New Cookbook Provides Affordable Recipes for Low-Income Families

Let’s be honest, we’d all like to eat well, but quality, homemade meals belong to a realm of the culinary world accessible only to the rich and completely off limits to anyone with a limited income … right? WRONG! Don’t let the naysayers and pessimists get to you. Living on a budget does not mean you have to settle for fast food and microwavable dinners and food studies scholar, Leanne Brown, can prove it.

Her latest book, Good and Cheap contains over sixty delicious and nutritious recipes tailored for those who make do on a $4 daily food budget (a struggle which 47 million Americans currently face).

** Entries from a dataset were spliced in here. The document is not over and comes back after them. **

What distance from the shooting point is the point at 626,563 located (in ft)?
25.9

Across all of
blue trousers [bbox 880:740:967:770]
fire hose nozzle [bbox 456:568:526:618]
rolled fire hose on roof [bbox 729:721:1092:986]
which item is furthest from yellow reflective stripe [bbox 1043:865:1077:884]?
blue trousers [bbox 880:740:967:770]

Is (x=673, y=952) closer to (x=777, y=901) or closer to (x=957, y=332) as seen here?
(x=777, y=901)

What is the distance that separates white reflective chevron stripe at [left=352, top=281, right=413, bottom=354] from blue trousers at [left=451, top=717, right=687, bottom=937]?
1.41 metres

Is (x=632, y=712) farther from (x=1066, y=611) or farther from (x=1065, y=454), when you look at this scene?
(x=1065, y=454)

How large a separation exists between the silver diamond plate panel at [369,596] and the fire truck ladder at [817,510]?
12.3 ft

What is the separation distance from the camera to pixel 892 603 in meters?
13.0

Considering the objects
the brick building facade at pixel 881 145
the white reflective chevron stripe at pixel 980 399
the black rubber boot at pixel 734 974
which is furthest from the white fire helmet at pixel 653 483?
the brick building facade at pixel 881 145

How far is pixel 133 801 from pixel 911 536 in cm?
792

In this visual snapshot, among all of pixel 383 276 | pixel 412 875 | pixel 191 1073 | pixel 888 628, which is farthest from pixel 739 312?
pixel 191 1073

Those skeptical that such financial restraints could yield much versatility should note that the book contains recipes for shrimp and grits, vegetable jambalaya, banana pancakes, melon sorbet and four different smoothies just to name a few. 

Brown, an advocate for a better food system focused on a return to home cooking, wrote Good and Cheap as her final project for her masters degree in Food Studies at New York University. While she laughingly admitted in an interview with SuperChangeYourLife.com that it’s “a little unusual” to published a cookbook for a masters thesis, she went on to explain her inspiration for the project.

“I really was bothered … by the fact that I felt that the poor don’t really have a voice in the food movement,” she said. “And so when it came down to doing my thesis I really wanted to do something genuinely useful that could have a life outside of academia … I just sort of said ‘this is where my skills, I think, would be best used.’”

Brown currently has her cookbook available for free in PDF form on her website and had a Kickstarter Campaign (now closed) to raise funds for printed copies that she could distribute free of charge to low-income families who don’t have computers and can’t afford to purchase the cookbook themselves.